Reproduce all of the records with "cardboard box" swapped for "carton", leaving everything else unchanged and omitting the pictures.

● DATA PROVIDED
◆ ◆ ◆

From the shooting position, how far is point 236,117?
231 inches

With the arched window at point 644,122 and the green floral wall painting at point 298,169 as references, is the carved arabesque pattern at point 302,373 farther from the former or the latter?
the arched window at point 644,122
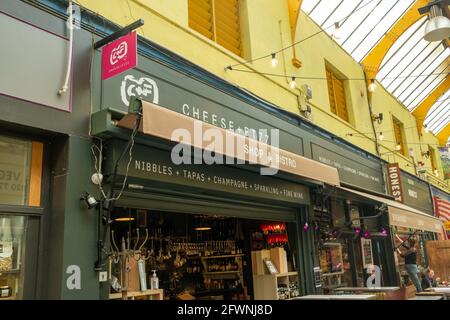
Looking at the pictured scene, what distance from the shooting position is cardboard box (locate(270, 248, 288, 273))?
8.54m

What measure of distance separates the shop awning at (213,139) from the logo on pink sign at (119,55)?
0.54m

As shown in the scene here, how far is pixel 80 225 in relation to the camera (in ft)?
14.7

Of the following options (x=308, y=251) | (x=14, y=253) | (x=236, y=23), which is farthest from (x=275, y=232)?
(x=14, y=253)

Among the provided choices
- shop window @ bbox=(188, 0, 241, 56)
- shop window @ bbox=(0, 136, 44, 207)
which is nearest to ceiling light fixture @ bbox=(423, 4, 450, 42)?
shop window @ bbox=(188, 0, 241, 56)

◆ ◆ ◆

● OUTPUT FOR THIS EXERCISE
From the shooting position, how far is point 236,117?
231 inches

With the arched window at point 644,122 and the green floral wall painting at point 298,169 as references, is the carved arabesque pattern at point 302,373 farther from the former or the latter?
the arched window at point 644,122
Looking at the pictured scene, what distance from the shooting position is carton (locate(270, 248, 288, 273))?
8.54m

What measure of distance separates the shop awning at (213,139) from the logo on pink sign at (119,55)?
0.54m

As shown in the scene here, how far is pixel 80 225 in relation to the camera (in ft)?
14.7

Of the following options (x=308, y=251) | (x=14, y=253) | (x=236, y=23), which is farthest from (x=275, y=232)?
(x=14, y=253)

Among the provided choices
- shop window @ bbox=(188, 0, 241, 56)
- shop window @ bbox=(0, 136, 44, 207)
which is nearest to ceiling light fixture @ bbox=(423, 4, 450, 42)?
shop window @ bbox=(188, 0, 241, 56)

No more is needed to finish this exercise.